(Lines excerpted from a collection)
┄┄┄┄┄┄

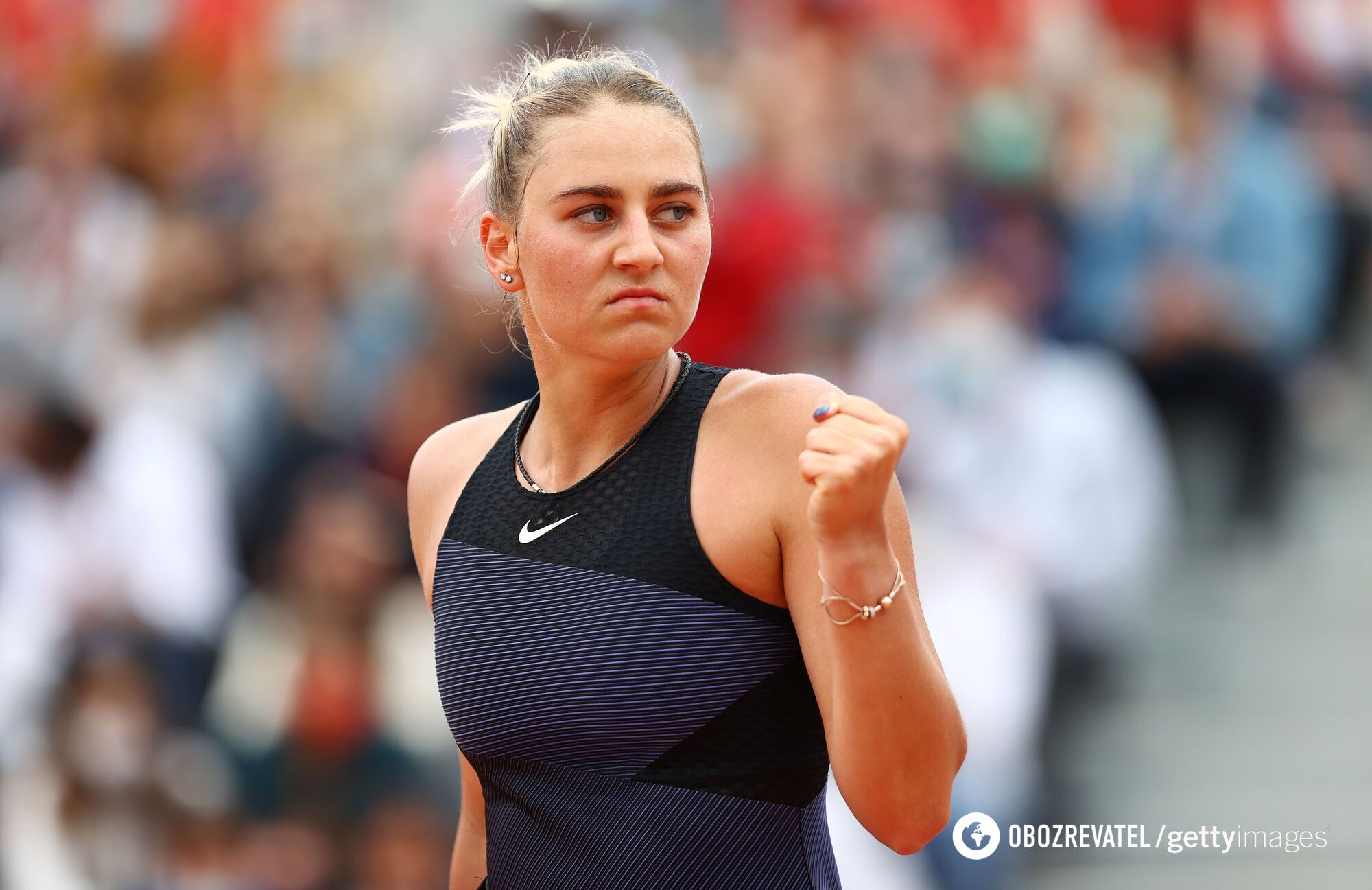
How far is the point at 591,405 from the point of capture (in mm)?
1800

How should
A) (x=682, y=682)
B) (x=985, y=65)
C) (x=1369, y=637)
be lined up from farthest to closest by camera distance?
(x=985, y=65), (x=1369, y=637), (x=682, y=682)

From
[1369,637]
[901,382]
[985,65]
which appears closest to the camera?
[901,382]

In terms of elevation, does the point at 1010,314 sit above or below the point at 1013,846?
above

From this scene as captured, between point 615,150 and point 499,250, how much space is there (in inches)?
9.2

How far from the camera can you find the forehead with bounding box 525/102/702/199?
5.46 feet

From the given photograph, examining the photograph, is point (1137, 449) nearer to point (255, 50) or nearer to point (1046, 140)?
point (1046, 140)

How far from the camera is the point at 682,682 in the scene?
5.25 feet

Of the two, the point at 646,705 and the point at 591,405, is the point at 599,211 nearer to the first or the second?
the point at 591,405

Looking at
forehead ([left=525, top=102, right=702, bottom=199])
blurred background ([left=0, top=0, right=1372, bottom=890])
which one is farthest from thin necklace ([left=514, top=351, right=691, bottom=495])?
blurred background ([left=0, top=0, right=1372, bottom=890])

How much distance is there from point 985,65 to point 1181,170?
2.88 ft

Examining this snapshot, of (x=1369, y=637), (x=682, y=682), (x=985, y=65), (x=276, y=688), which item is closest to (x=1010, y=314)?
(x=985, y=65)

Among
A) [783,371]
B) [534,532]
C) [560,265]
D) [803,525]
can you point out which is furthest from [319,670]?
[803,525]

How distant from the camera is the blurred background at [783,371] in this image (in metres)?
4.80

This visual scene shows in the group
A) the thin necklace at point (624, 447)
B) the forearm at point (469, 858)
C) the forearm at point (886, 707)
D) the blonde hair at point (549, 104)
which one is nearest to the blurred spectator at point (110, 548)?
the forearm at point (469, 858)
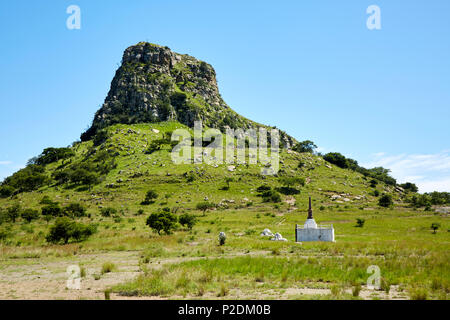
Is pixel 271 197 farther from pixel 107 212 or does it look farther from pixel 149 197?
pixel 107 212

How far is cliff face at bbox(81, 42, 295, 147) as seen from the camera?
6042 inches

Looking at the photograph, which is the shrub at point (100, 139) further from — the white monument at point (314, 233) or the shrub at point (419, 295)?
the shrub at point (419, 295)

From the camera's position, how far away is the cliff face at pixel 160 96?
503 feet

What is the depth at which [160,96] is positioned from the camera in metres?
160

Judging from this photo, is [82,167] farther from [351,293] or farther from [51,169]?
[351,293]

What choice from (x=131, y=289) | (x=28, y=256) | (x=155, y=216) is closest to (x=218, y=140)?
(x=155, y=216)

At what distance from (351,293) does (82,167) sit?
104335 mm

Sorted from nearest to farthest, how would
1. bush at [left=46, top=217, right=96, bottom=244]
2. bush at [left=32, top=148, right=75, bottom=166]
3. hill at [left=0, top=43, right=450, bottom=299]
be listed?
1. hill at [left=0, top=43, right=450, bottom=299]
2. bush at [left=46, top=217, right=96, bottom=244]
3. bush at [left=32, top=148, right=75, bottom=166]

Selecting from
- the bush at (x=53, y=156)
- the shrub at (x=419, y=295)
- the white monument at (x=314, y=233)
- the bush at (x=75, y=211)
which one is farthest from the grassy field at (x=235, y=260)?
the bush at (x=53, y=156)

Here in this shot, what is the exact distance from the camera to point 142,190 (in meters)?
89.7

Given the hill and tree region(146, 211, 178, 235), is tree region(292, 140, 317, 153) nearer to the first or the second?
the hill

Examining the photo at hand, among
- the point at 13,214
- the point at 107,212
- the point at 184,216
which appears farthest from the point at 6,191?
the point at 184,216

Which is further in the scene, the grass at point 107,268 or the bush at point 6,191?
the bush at point 6,191

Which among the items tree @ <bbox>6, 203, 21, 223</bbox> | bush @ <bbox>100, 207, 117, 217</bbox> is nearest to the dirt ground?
bush @ <bbox>100, 207, 117, 217</bbox>
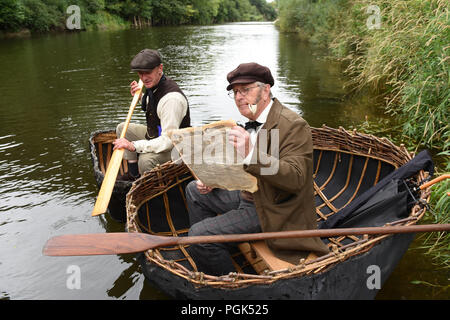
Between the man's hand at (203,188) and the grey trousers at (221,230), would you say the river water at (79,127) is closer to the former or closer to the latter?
the grey trousers at (221,230)

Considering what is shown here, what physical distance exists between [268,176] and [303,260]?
1.72 feet

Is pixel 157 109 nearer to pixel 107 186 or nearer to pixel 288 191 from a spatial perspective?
pixel 107 186

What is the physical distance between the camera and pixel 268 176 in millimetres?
2125

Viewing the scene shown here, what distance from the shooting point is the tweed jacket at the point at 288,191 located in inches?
91.1

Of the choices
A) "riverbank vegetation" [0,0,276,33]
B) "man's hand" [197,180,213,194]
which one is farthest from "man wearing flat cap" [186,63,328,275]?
"riverbank vegetation" [0,0,276,33]

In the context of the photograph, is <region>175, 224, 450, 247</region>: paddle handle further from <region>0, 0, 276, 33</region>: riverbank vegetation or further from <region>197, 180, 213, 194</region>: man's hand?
<region>0, 0, 276, 33</region>: riverbank vegetation

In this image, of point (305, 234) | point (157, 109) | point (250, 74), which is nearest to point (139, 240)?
point (305, 234)

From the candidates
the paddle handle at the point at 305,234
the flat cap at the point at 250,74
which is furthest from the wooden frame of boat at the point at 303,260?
the flat cap at the point at 250,74

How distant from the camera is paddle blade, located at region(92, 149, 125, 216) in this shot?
3.02 m

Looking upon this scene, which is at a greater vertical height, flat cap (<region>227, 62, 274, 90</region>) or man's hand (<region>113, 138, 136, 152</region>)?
flat cap (<region>227, 62, 274, 90</region>)

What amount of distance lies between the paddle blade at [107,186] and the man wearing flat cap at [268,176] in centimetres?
81

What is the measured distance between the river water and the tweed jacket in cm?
110

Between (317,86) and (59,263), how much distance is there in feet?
28.4

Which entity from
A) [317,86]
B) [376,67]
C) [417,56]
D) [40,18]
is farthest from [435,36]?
[40,18]
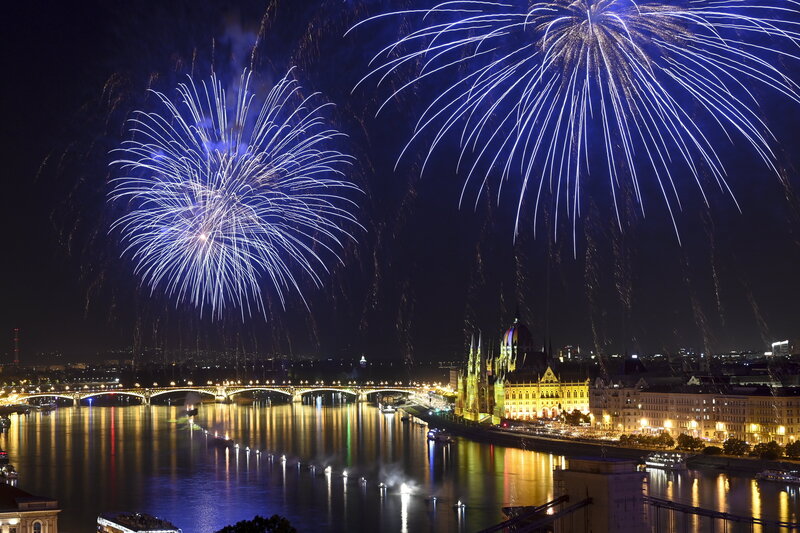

┄┄┄┄┄┄

--- STATED TASK ---
Tally the lines above that contain the string "farther", matching case exactly, and give only the number.

--- THE ANSWER ---
2